Food is one of the things I enjoy tremendously. And in this beautiful Villa Borghese there is scarcely ever any evidence of food. It is positively appalling at times.[7]
The gap in Miller's narrative, across which he leaps from lyricism to anecdote, registers what the camera eye cannot. On either side of the elision there is a version of "absence": the "absence" of an ordered urban design which makes the city appear profoundly metaphysical, mysterious, sublime, poetic; and the "absence" of food which is physiological, economic and explicable. Here, the "emptiness" of the urban landscape is reduced from cosmic cataclysm to an aggregative ramification of many empty stomachs inhabiting beautiful buildings. Again, the opening lines of Tropic of Cancer:
I am living at the Villa Borghese. There is not a crumb of dirt anywhere, nor a chair misplaced. We are all alone here and we are dead.
Last night Boris discovered that he was lousy. I had to shave his armpits and even then the itching did not stop. How can one get lousy in a beautiful place like this? But no matter. We might never have known each other so intimately, Boris and I, had it not been for the lice.[8]
The despair of Miller's Waste Land is not the consequence of some metaphysical void but the consequence of a determinate, positive, scarcity. The poverty of the city is not an empty end, a terminal condition, a zero state of collapse and disintegration, but the beginning of human and intellectual relations in Tropic of Cancer.
The precipitant image of the railroad yard stands in Tropic of Cancer for this urban-industrial reality barely imaginable eighty years before when Herman Melville invoked the railroad as a figure of diabolism:
Swerve me? The path to my fixed purpose is laid with iron rails, whereon my soul is grooved to run. Over unsounded gorges, through the rifled hearts of mountains, under torrents' bed, unerringly I rush! Naught's an obstacle, naught's an angle to the iron way![9]
For Melville's generation, living through in America what Karl Marx called the "heroic phase of capitalism," the railroad represented a single-minded, purposeful domination of Nature, dividing the varied countryside, the mountains and the prairies, into linear, geometric parcels of commercial real estate. Melville was among those who sought to demonstrate that the heights and depths of the natural sublime, dominated by man's logarithmic cunning, could return to dominate. Ahab's "unerring rush," his "narrow-flowing monomania," is but a superficially redirected variant of the unfathomable depths of the natural sublime he claims to ignore:
Ahab's full lunacy subsided not, but deepeningly contracted; like the unabated Hudson, when that noble Northman flows narrowly, but unfathomably through the Highland gorge. But, as in his narrow-flowing monomania, not one jot of Ahab's broad madness had been left behind; so in that broad madness, not one jot of his great natural intellect had perished. That before living agent, now became the living instrument. If such a furious trope may stand, his special lunacy stormed his general sanity, and carried it, and turned all its concentred cannon upon its own mad mark[....][10]

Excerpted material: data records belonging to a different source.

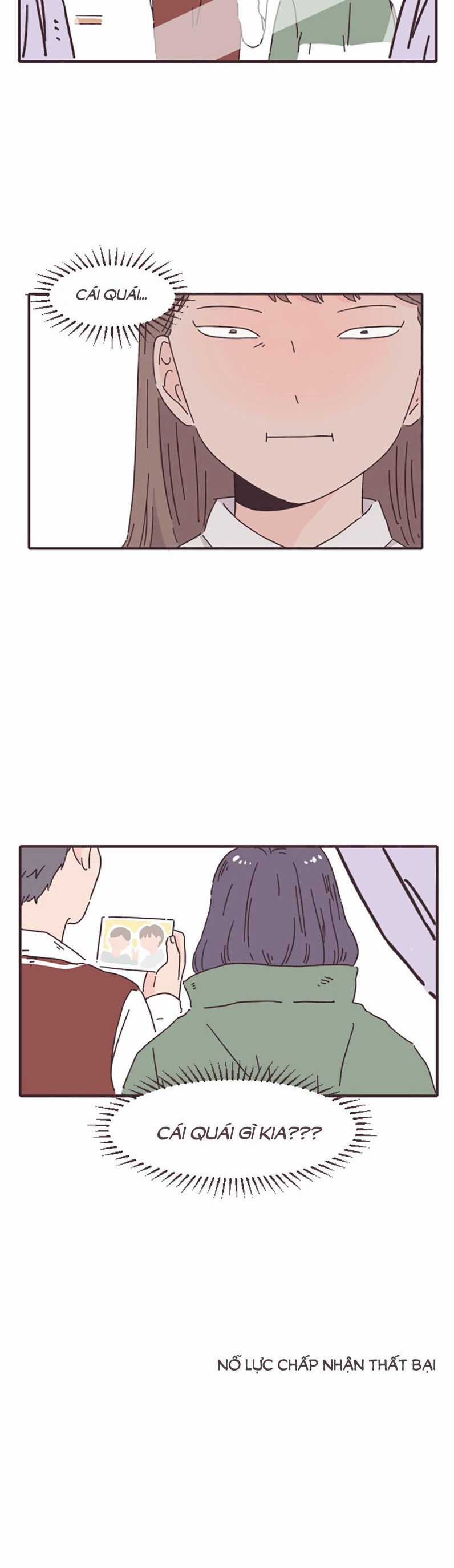 Khi Ngày Đó Đến Chapter 4 trang 25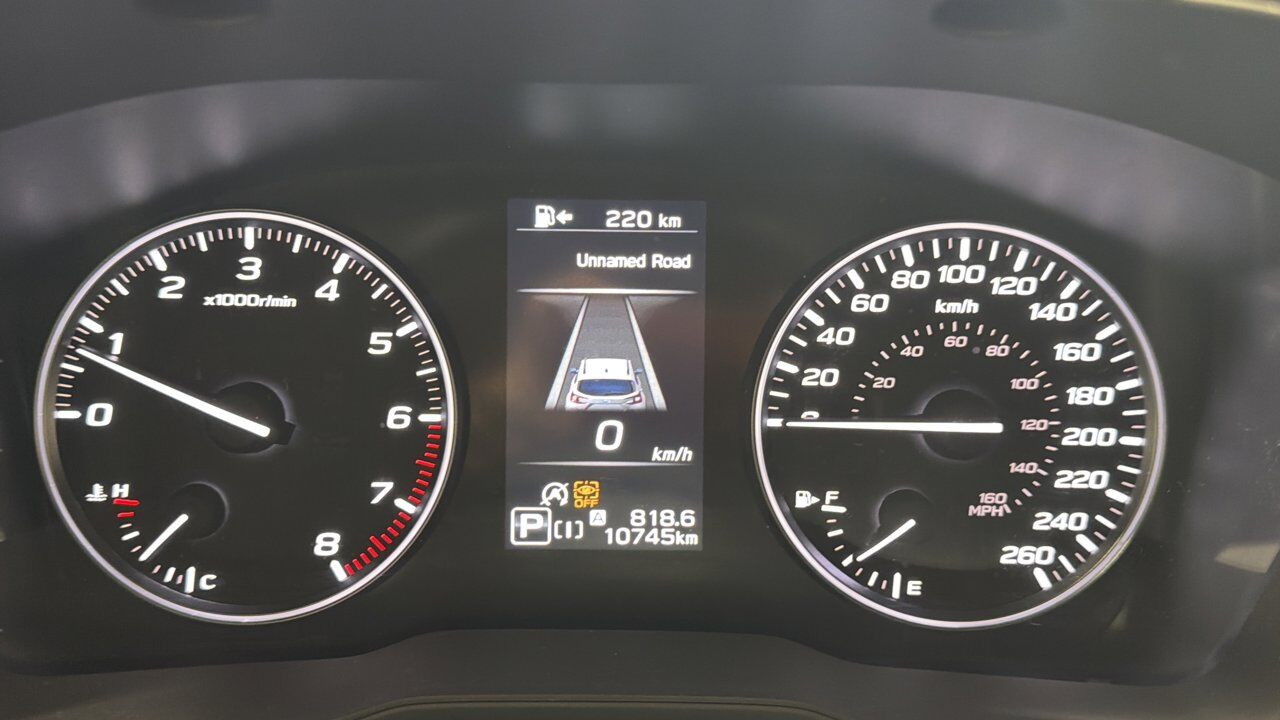 2026 Subaru Crosstrek Limited Sherwood Park AB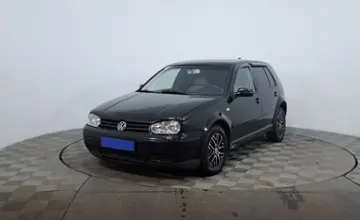 Volkswagen Golf 2003 года за 1 990 000 тг. в Астана фото 1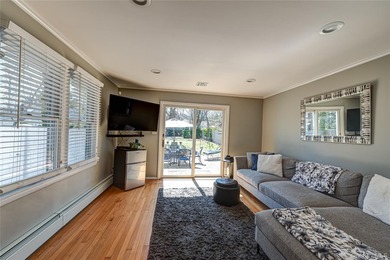 Stunning water views! This 4 bedroom, 2 full bath Colonial is - photo 19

"Naught," nothing, zero, the cipher, the white whale, is ironically the "obstacle" and the "mad mark" of Ahab's "unerring rush." Though a captain of industry, Ahab is still a Romantic visionary. His symbolism is more abstract, indeed more "modern," in that his eye registers the sublime landscape in what Miller called the camera's "degrees of black." Among Melville's "furious tropes" for Ahab's "unerring rush," "living instrument" stands in partial anticipation of Miller's furious trope for his own errant rush, "the thing flows." The reversal of the ratio between flux and structure-- Melville's "living/instrument" becoming Miller's "thing/flows"--is more than a simple inversion. The reversal represents a ninety degree shift from the axis of vision, whether directed toward the depths or toward the absent "mad mark," to what Miller called the "meridian of time." Where Ahab pursues an industrial, abstract counter-sublime, Miller pursues a contra-sublime and, as does Ishmael, "escapes to tell the tale" because he, too, floats upon surfaces.[11]